§ REQUIRED WORK: Collect every line in the rows below that contains the string "with", treating uppercase and lowercase letters as different.

Stored records
-- START --
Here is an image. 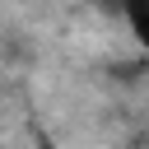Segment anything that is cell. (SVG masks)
<instances>
[{"label": "cell", "mask_w": 149, "mask_h": 149, "mask_svg": "<svg viewBox=\"0 0 149 149\" xmlns=\"http://www.w3.org/2000/svg\"><path fill=\"white\" fill-rule=\"evenodd\" d=\"M116 9H121V19H126L130 37L149 51V0H116Z\"/></svg>", "instance_id": "cell-1"}]
</instances>
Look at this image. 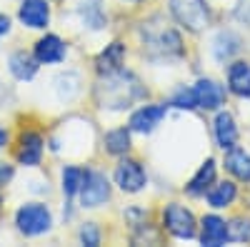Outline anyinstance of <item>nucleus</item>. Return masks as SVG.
Listing matches in <instances>:
<instances>
[{
  "instance_id": "obj_1",
  "label": "nucleus",
  "mask_w": 250,
  "mask_h": 247,
  "mask_svg": "<svg viewBox=\"0 0 250 247\" xmlns=\"http://www.w3.org/2000/svg\"><path fill=\"white\" fill-rule=\"evenodd\" d=\"M145 95V88L133 73H125L123 68L108 75H100V82L95 85V100L105 110H125L135 100Z\"/></svg>"
},
{
  "instance_id": "obj_2",
  "label": "nucleus",
  "mask_w": 250,
  "mask_h": 247,
  "mask_svg": "<svg viewBox=\"0 0 250 247\" xmlns=\"http://www.w3.org/2000/svg\"><path fill=\"white\" fill-rule=\"evenodd\" d=\"M15 222H18V230L23 235H43V232L50 230L53 217H50L45 205L30 202V205H23V208L18 210Z\"/></svg>"
},
{
  "instance_id": "obj_3",
  "label": "nucleus",
  "mask_w": 250,
  "mask_h": 247,
  "mask_svg": "<svg viewBox=\"0 0 250 247\" xmlns=\"http://www.w3.org/2000/svg\"><path fill=\"white\" fill-rule=\"evenodd\" d=\"M175 20L190 33H200L208 25V8L203 0H170Z\"/></svg>"
},
{
  "instance_id": "obj_4",
  "label": "nucleus",
  "mask_w": 250,
  "mask_h": 247,
  "mask_svg": "<svg viewBox=\"0 0 250 247\" xmlns=\"http://www.w3.org/2000/svg\"><path fill=\"white\" fill-rule=\"evenodd\" d=\"M110 197V185L108 177L100 175V172H85L80 185V202L83 208H98Z\"/></svg>"
},
{
  "instance_id": "obj_5",
  "label": "nucleus",
  "mask_w": 250,
  "mask_h": 247,
  "mask_svg": "<svg viewBox=\"0 0 250 247\" xmlns=\"http://www.w3.org/2000/svg\"><path fill=\"white\" fill-rule=\"evenodd\" d=\"M165 228L180 240H190L195 235V217L190 215V210L180 208V205H168V210H165Z\"/></svg>"
},
{
  "instance_id": "obj_6",
  "label": "nucleus",
  "mask_w": 250,
  "mask_h": 247,
  "mask_svg": "<svg viewBox=\"0 0 250 247\" xmlns=\"http://www.w3.org/2000/svg\"><path fill=\"white\" fill-rule=\"evenodd\" d=\"M115 182L125 192H138V190H143V185H145V170L135 160H123L118 165V170H115Z\"/></svg>"
},
{
  "instance_id": "obj_7",
  "label": "nucleus",
  "mask_w": 250,
  "mask_h": 247,
  "mask_svg": "<svg viewBox=\"0 0 250 247\" xmlns=\"http://www.w3.org/2000/svg\"><path fill=\"white\" fill-rule=\"evenodd\" d=\"M193 93H195L198 108H205V110L220 108L223 100H225V90H223V85H218L215 80H198Z\"/></svg>"
},
{
  "instance_id": "obj_8",
  "label": "nucleus",
  "mask_w": 250,
  "mask_h": 247,
  "mask_svg": "<svg viewBox=\"0 0 250 247\" xmlns=\"http://www.w3.org/2000/svg\"><path fill=\"white\" fill-rule=\"evenodd\" d=\"M20 20L28 25V28H45L48 20H50V8L45 0H23L20 5Z\"/></svg>"
},
{
  "instance_id": "obj_9",
  "label": "nucleus",
  "mask_w": 250,
  "mask_h": 247,
  "mask_svg": "<svg viewBox=\"0 0 250 247\" xmlns=\"http://www.w3.org/2000/svg\"><path fill=\"white\" fill-rule=\"evenodd\" d=\"M163 117H165V105H145V108L133 113L130 130H135V133H150L155 125H160Z\"/></svg>"
},
{
  "instance_id": "obj_10",
  "label": "nucleus",
  "mask_w": 250,
  "mask_h": 247,
  "mask_svg": "<svg viewBox=\"0 0 250 247\" xmlns=\"http://www.w3.org/2000/svg\"><path fill=\"white\" fill-rule=\"evenodd\" d=\"M35 57L38 63H60L65 57V45L58 35H45L35 43Z\"/></svg>"
},
{
  "instance_id": "obj_11",
  "label": "nucleus",
  "mask_w": 250,
  "mask_h": 247,
  "mask_svg": "<svg viewBox=\"0 0 250 247\" xmlns=\"http://www.w3.org/2000/svg\"><path fill=\"white\" fill-rule=\"evenodd\" d=\"M43 155V137L38 133H23L18 145V160L23 165H38Z\"/></svg>"
},
{
  "instance_id": "obj_12",
  "label": "nucleus",
  "mask_w": 250,
  "mask_h": 247,
  "mask_svg": "<svg viewBox=\"0 0 250 247\" xmlns=\"http://www.w3.org/2000/svg\"><path fill=\"white\" fill-rule=\"evenodd\" d=\"M200 240L208 247L223 245L228 240V225H225V220H220L218 215H208L203 220V235H200Z\"/></svg>"
},
{
  "instance_id": "obj_13",
  "label": "nucleus",
  "mask_w": 250,
  "mask_h": 247,
  "mask_svg": "<svg viewBox=\"0 0 250 247\" xmlns=\"http://www.w3.org/2000/svg\"><path fill=\"white\" fill-rule=\"evenodd\" d=\"M215 140H218V145H220L223 150L235 148V142H238V128H235L233 115L220 113V115L215 117Z\"/></svg>"
},
{
  "instance_id": "obj_14",
  "label": "nucleus",
  "mask_w": 250,
  "mask_h": 247,
  "mask_svg": "<svg viewBox=\"0 0 250 247\" xmlns=\"http://www.w3.org/2000/svg\"><path fill=\"white\" fill-rule=\"evenodd\" d=\"M123 57H125V45L123 43H110L105 50L98 55V73L108 75L123 68Z\"/></svg>"
},
{
  "instance_id": "obj_15",
  "label": "nucleus",
  "mask_w": 250,
  "mask_h": 247,
  "mask_svg": "<svg viewBox=\"0 0 250 247\" xmlns=\"http://www.w3.org/2000/svg\"><path fill=\"white\" fill-rule=\"evenodd\" d=\"M228 85L240 97L250 95V65L248 63H233L228 70Z\"/></svg>"
},
{
  "instance_id": "obj_16",
  "label": "nucleus",
  "mask_w": 250,
  "mask_h": 247,
  "mask_svg": "<svg viewBox=\"0 0 250 247\" xmlns=\"http://www.w3.org/2000/svg\"><path fill=\"white\" fill-rule=\"evenodd\" d=\"M225 168L230 170L238 180H248L250 182V155L245 150H235L230 148L225 155Z\"/></svg>"
},
{
  "instance_id": "obj_17",
  "label": "nucleus",
  "mask_w": 250,
  "mask_h": 247,
  "mask_svg": "<svg viewBox=\"0 0 250 247\" xmlns=\"http://www.w3.org/2000/svg\"><path fill=\"white\" fill-rule=\"evenodd\" d=\"M38 70V57H30L28 53H15L10 55V73L18 80H30Z\"/></svg>"
},
{
  "instance_id": "obj_18",
  "label": "nucleus",
  "mask_w": 250,
  "mask_h": 247,
  "mask_svg": "<svg viewBox=\"0 0 250 247\" xmlns=\"http://www.w3.org/2000/svg\"><path fill=\"white\" fill-rule=\"evenodd\" d=\"M213 177H215V162H213V160H208L203 168L198 170V175L190 180V185H188V195H193V197L203 195L208 188H210Z\"/></svg>"
},
{
  "instance_id": "obj_19",
  "label": "nucleus",
  "mask_w": 250,
  "mask_h": 247,
  "mask_svg": "<svg viewBox=\"0 0 250 247\" xmlns=\"http://www.w3.org/2000/svg\"><path fill=\"white\" fill-rule=\"evenodd\" d=\"M105 150L110 155H125L130 150V133L125 128H118V130H110L105 135Z\"/></svg>"
},
{
  "instance_id": "obj_20",
  "label": "nucleus",
  "mask_w": 250,
  "mask_h": 247,
  "mask_svg": "<svg viewBox=\"0 0 250 247\" xmlns=\"http://www.w3.org/2000/svg\"><path fill=\"white\" fill-rule=\"evenodd\" d=\"M235 195H238V190H235L233 182H220L208 192V202H210L213 208H228V205L235 200Z\"/></svg>"
},
{
  "instance_id": "obj_21",
  "label": "nucleus",
  "mask_w": 250,
  "mask_h": 247,
  "mask_svg": "<svg viewBox=\"0 0 250 247\" xmlns=\"http://www.w3.org/2000/svg\"><path fill=\"white\" fill-rule=\"evenodd\" d=\"M228 240L250 242V217H235L228 222Z\"/></svg>"
},
{
  "instance_id": "obj_22",
  "label": "nucleus",
  "mask_w": 250,
  "mask_h": 247,
  "mask_svg": "<svg viewBox=\"0 0 250 247\" xmlns=\"http://www.w3.org/2000/svg\"><path fill=\"white\" fill-rule=\"evenodd\" d=\"M83 177H85V172L78 170V168H65V170H62V190H65V195L80 192Z\"/></svg>"
},
{
  "instance_id": "obj_23",
  "label": "nucleus",
  "mask_w": 250,
  "mask_h": 247,
  "mask_svg": "<svg viewBox=\"0 0 250 247\" xmlns=\"http://www.w3.org/2000/svg\"><path fill=\"white\" fill-rule=\"evenodd\" d=\"M170 105L183 108V110H193V108H198V102H195V93H193V90H178V93H175V97L170 100Z\"/></svg>"
},
{
  "instance_id": "obj_24",
  "label": "nucleus",
  "mask_w": 250,
  "mask_h": 247,
  "mask_svg": "<svg viewBox=\"0 0 250 247\" xmlns=\"http://www.w3.org/2000/svg\"><path fill=\"white\" fill-rule=\"evenodd\" d=\"M80 240H83V245H90V247L100 245V232H98V228L93 222H88L85 228L80 230Z\"/></svg>"
},
{
  "instance_id": "obj_25",
  "label": "nucleus",
  "mask_w": 250,
  "mask_h": 247,
  "mask_svg": "<svg viewBox=\"0 0 250 247\" xmlns=\"http://www.w3.org/2000/svg\"><path fill=\"white\" fill-rule=\"evenodd\" d=\"M10 177H13V168H10V165H5V162H0V188L8 185Z\"/></svg>"
},
{
  "instance_id": "obj_26",
  "label": "nucleus",
  "mask_w": 250,
  "mask_h": 247,
  "mask_svg": "<svg viewBox=\"0 0 250 247\" xmlns=\"http://www.w3.org/2000/svg\"><path fill=\"white\" fill-rule=\"evenodd\" d=\"M8 30H10V20L5 15H0V35H5Z\"/></svg>"
},
{
  "instance_id": "obj_27",
  "label": "nucleus",
  "mask_w": 250,
  "mask_h": 247,
  "mask_svg": "<svg viewBox=\"0 0 250 247\" xmlns=\"http://www.w3.org/2000/svg\"><path fill=\"white\" fill-rule=\"evenodd\" d=\"M5 140H8V135H5V130L0 128V150H3V145H5Z\"/></svg>"
}]
</instances>
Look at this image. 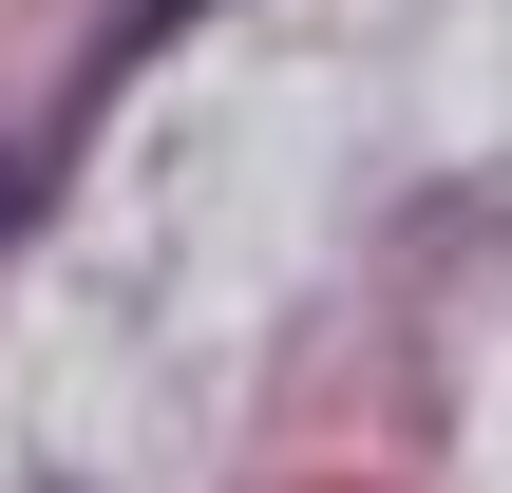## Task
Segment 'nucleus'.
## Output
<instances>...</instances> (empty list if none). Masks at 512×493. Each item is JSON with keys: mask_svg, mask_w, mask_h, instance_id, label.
I'll list each match as a JSON object with an SVG mask.
<instances>
[]
</instances>
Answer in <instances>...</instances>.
-- END --
§ OUTPUT FOR THIS EXERCISE:
<instances>...</instances> (empty list if none). Masks at 512×493. Each item is JSON with keys: mask_svg, mask_w, mask_h, instance_id, label.
I'll list each match as a JSON object with an SVG mask.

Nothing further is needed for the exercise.